## Records for the task
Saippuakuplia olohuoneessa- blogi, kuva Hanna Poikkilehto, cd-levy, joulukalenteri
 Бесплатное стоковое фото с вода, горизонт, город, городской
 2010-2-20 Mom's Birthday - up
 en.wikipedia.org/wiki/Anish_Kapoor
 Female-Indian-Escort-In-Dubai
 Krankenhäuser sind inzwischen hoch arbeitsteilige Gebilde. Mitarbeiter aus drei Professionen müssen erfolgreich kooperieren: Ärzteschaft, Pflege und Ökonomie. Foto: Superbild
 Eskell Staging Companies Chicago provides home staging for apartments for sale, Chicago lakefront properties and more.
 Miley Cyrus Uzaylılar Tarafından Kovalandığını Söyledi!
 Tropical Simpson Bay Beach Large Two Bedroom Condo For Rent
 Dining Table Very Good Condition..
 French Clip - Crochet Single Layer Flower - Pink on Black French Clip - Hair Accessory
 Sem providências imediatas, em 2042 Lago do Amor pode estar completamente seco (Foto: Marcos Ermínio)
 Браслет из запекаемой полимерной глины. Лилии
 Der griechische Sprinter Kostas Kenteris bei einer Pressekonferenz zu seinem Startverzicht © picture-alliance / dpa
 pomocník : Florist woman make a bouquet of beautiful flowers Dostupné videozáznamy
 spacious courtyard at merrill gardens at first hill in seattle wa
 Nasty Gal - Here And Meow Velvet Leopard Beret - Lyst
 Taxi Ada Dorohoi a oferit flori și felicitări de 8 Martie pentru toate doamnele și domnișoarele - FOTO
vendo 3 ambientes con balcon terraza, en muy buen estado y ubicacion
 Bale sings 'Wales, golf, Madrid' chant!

## What to produce
Print the line containing "Female-Indian-Escort-In-Dubai", then every line after it through the last line of the records, each exactly as written; nothing else belongs in the answer.

## Output of the task
 Female-Indian-Escort-In-Dubai
 Krankenhäuser sind inzwischen hoch arbeitsteilige Gebilde. Mitarbeiter aus drei Professionen müssen erfolgreich kooperieren: Ärzteschaft, Pflege und Ökonomie. Foto: Superbild
 Eskell Staging Companies Chicago provides home staging for apartments for sale, Chicago lakefront properties and more.
 Miley Cyrus Uzaylılar Tarafından Kovalandığını Söyledi!
 Tropical Simpson Bay Beach Large Two Bedroom Condo For Rent
 Dining Table Very Good Condition..
 French Clip - Crochet Single Layer Flower - Pink on Black French Clip - Hair Accessory
 Sem providências imediatas, em 2042 Lago do Amor pode estar completamente seco (Foto: Marcos Ermínio)
 Браслет из запекаемой полимерной глины. Лилии
 Der griechische Sprinter Kostas Kenteris bei einer Pressekonferenz zu seinem Startverzicht © picture-alliance / dpa
 pomocník : Florist woman make a bouquet of beautiful flowers Dostupné videozáznamy
 spacious courtyard at merrill gardens at first hill in seattle wa
 Nasty Gal - Here And Meow Velvet Leopard Beret - Lyst
 Taxi Ada Dorohoi a oferit flori și felicitări de 8 Martie pentru toate doamnele și domnișoarele - FOTO
vendo 3 ambientes con balcon terraza, en muy buen estado y ubicacion
 Bale sings 'Wales, golf, Madrid' chant!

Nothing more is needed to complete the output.